An escape from somewhere or something.
Save and scrimp and sacrifice.
Hand-me-downs and second-hand and do-it-yourself
Ruled the day.
Someday their ship would come in.
And more alcohol,
Mostly to get away from this reality.
Life took her to the suburban village.
They bought a tract home and rented out Shangri-La.
Save and scrimp and drink and escape.
Life with this man became intolerable.
He could not stand the man he was.
He could not be the man he wanted.
Drink and fight and escape the pain.
Beat your wife and kids and kick the dog.
God! This man could not stand the life he lived
And neither would any one else.
He had promised her so much more
And she reminded him of his promise.
Back they went to a simpler, more hopeful time,
Back to the Shangri-La.
But it was a daily reminder that they didn’t have much.
She worked hard to bring in extra money.
They were saving to become millionaires some day.
And while they waited, they drank to escape what they were.
One summer night in 1964,
Her world changed.
A night of heavy drinking with friends
(All their friends now were heavy drinkers)
Ended when they drove home on a winding rural road.
The husband could not hold the car to the road
When he failed to make the curve.
Tumbling, crashing, violent pounding, darkness and pain,
The car rolled over and over.
She was encased in plaster, her neck broken.
Physical pain never-ending
Perhaps from guilt (who knows?)
The husband relented to buy her a dream-home
She furnished it with new furniture,
Golden fabric, French provincial and faux-marble tables.
But always there was the physical pain.
She took medication and alcohol,
Life had dealt its cards and now she must play the hand.
No dreams to dream anymore.
This is what you get.
A husband with such guilt and anger.
He drank to escape.
The kids left home to escape.
Off to colleges and jobs.
They stayed away.
This woman and her husband sold everything
With a trailer behind them, they traveled the untraveled road.
They lived as simply and as cheaply as they could.
They put their money away, invested it, and held tightly to it.
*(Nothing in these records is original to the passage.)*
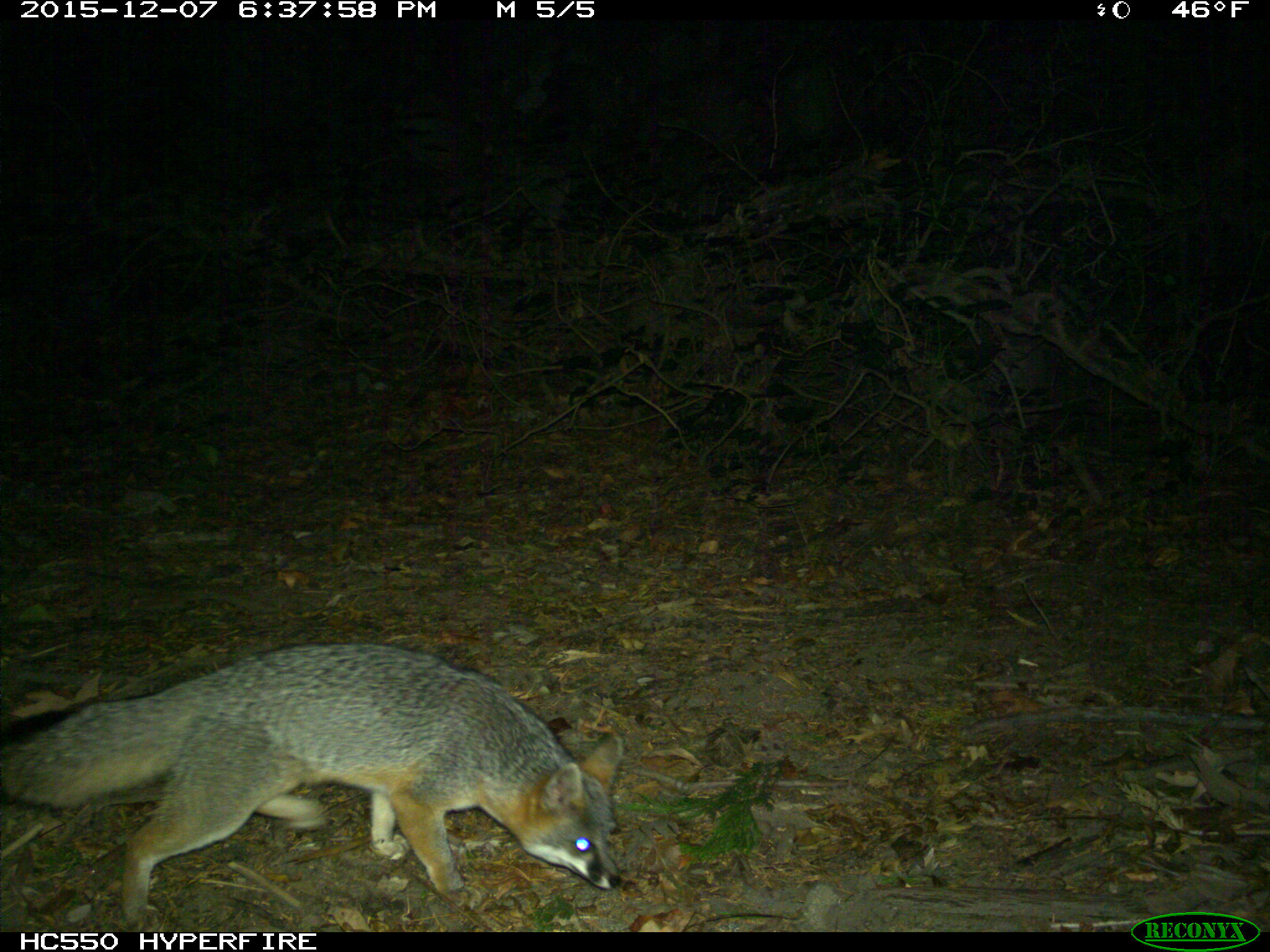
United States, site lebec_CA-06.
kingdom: Animalia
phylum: Chordata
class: Mammalia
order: Carnivora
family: Canidae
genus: Urocyon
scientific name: Urocyon cinereoargenteus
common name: gray fox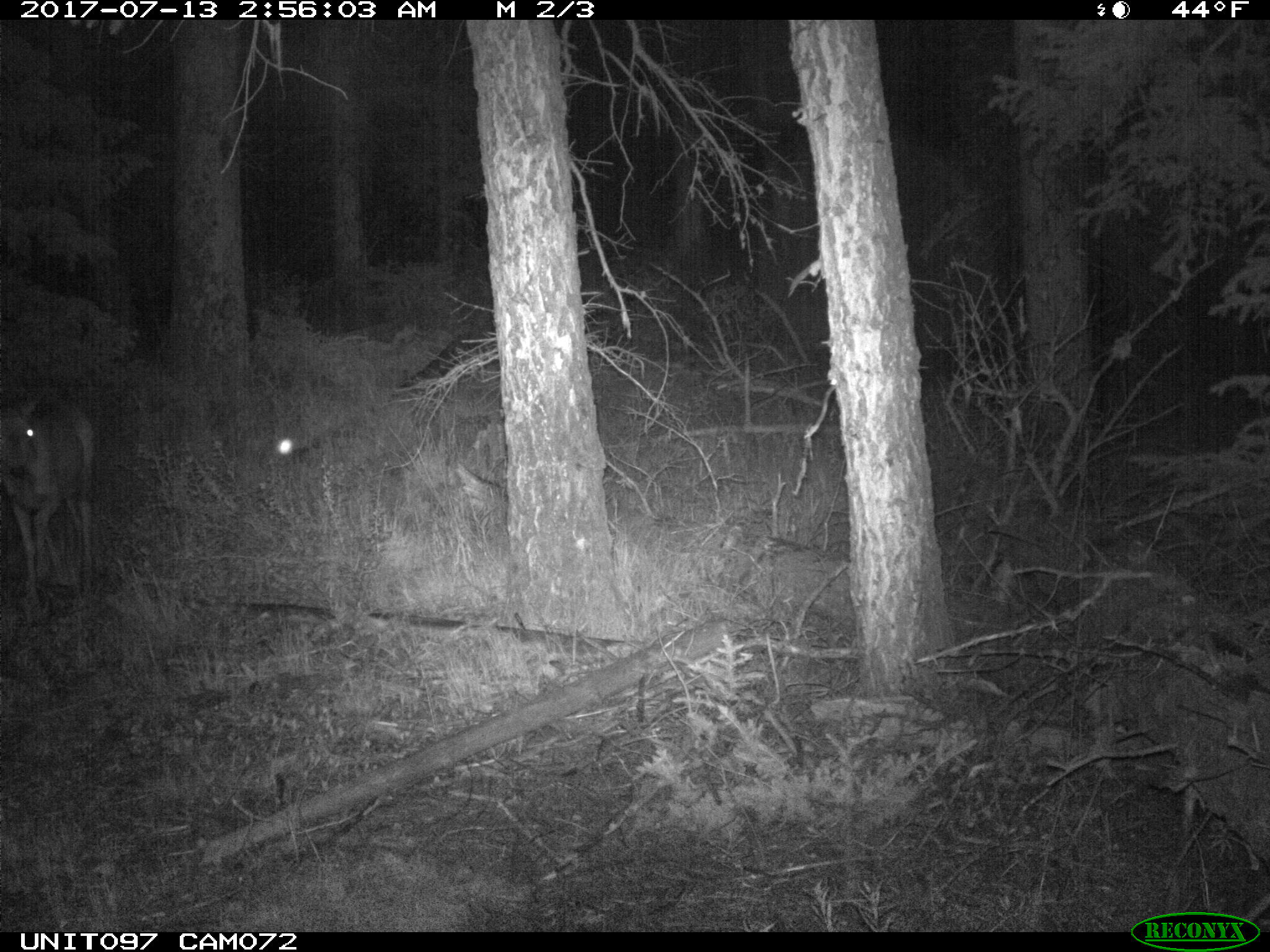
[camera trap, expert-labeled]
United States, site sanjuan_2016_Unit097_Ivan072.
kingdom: Animalia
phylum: Chordata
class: Mammalia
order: Artiodactyla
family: Cervidae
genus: Odocoileus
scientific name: Odocoileus hemionus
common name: mule deer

(One day their ship would come in.)
Her children married,
Settling in to their own definite lives.
Grandchildren were born,
Bringing joy and wealth unknown to this woman in her “golden years.”
Settling finally as the dust will do
In Yuma, Arizona.
Bright clear days,
One after another.
Hot sun and beautiful desert skies
Welcomed this Life
To this desert town
On the edge of a great life stream called the Colorado.
She realized a certain peace
For the first time in her life.
She had begun to relax
And live for today.
Her husband began to change.
He seemed frail and vulnerable
For the first time in his life.
This man who had been her alter ego
Began to falter and fail in his strength
His determination evaporating
Her future dissolving before her.
She would spend nearly every day of his final years caring for him
Until the day he died and
His body was reduced to dust to join the Yuma hills.
He probably did become a millionaire.
His fortune sustained his care.
She would never want for material things.
And generously she was able to give
To her children at times when they were in need.
And each grandchild was provided with money
For a college education.
A trip to Hawaii brought her home to paradise
Even for just a brief moment.
She began to dream
Vivid, exotic dreams
With intense feelings.
She remembered an old boyfriend
And imagined a renewal of their love interest.
But she found he had passed away,
Like so many friends had now.
It was hard to imagine this life so alone.
Memories did not bring pleasant feelings.
They merely reminded her of people and things out of reach.
With her own health fading now,
She enjoyed simple pleasures.
Sitting at her outdoor balcony,
Watching the desert sunset
And the moonrise in the quiet of the night.
When this Life passed
It was with great pain.
And the suffering lifted
From the vessel whence it came.
She became as dust floating in the light
Rising with the morning sun
Until gone from sight.
I think she’s dwelling
on some star.
Seeing things she’s never seen
And happier by far.
Mom in Hawaii in 1996
Mom in Yuma, AZ about a year before she passed away from lung cancer.
Behind her is a picture of her father and mother's wedding day.